I was rather surprised that such a programme wasn’t on the national schedule. [You can catch up with it on iPlayer – there’s a dedicated Northern Ireland section there.] When I was growing up, and for decades before that, the Troubles were usually the top item on the news. Living in London, I experienced at first hand some of the effects of the IRA’s actions – feeling the tremors of a controlled explosion of a bomb in John Lewis Oxford St during my first term at secondary school; being prevented from taking my usual route to school because of overnight bombs; the secret service protection of a neighbour who worked in the NI Office; not to mention the shock and horror everyone felt at the atrocities carried out by both sides over the years. Without the ceasefires, the Good Friday Agreement and everything else that has paved the road to peace, I wouldn’t now be travelling to Belfast on a semi-regular basis.

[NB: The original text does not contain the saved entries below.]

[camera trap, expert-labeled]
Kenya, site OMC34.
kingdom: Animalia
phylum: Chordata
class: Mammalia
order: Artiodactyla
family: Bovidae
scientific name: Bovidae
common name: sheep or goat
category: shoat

The Troubles were not solely a Northern Ireland issue, they were a national issue – an international one in fact. This documentary was an important reminder of how far things have progressed in a comparatively short space of time and thoroughly deserved a national airing. But as I watched, I realised that it was far more detailed than most of the programmes I’ve ever previously seen on the conflict. It was made with those who had lived in and with it year after year after year in mind. For a population where everyone knows someone who has been directly affected by it. Maybe it wouldn’t have made much sense to the typical 9pm BBC1 audience?

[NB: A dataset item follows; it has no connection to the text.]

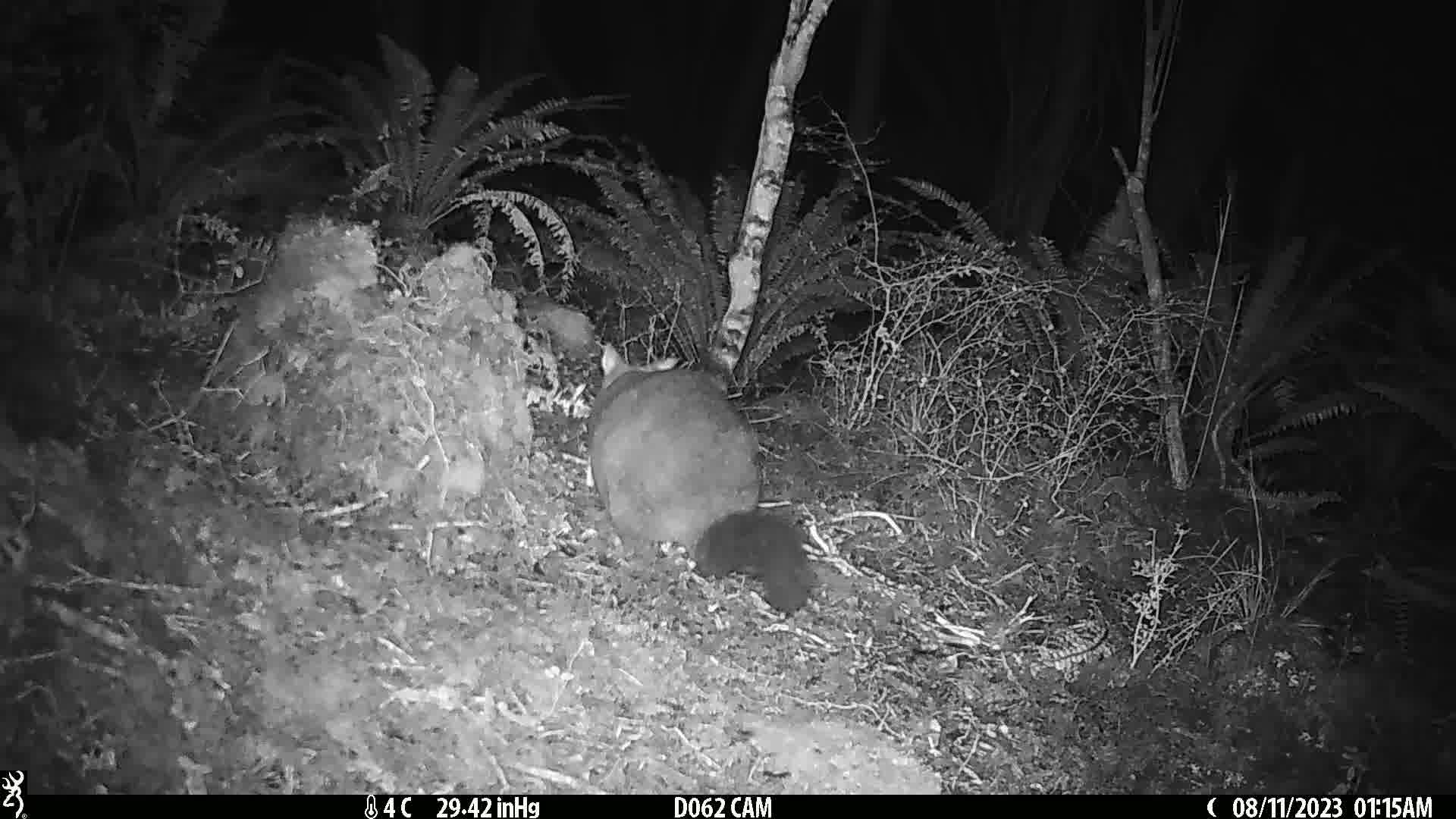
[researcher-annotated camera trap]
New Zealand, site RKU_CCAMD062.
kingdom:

As a result, I’ve been somewhat reconciled to the peculiarities of regional scheduling. Clearly, Northern Ireland deserves programmes that cater to their knowledge and experiences, that would probably go over the heads of many people in England, Scotland and Wales. They deserve to watch them at a sensible hour and on a ‘normal’ channel. But, we need to be careful not to exclude the rest of the nation. What happens in one province doesn’t leave the others unaffected. We are – for now – a United Kingdom.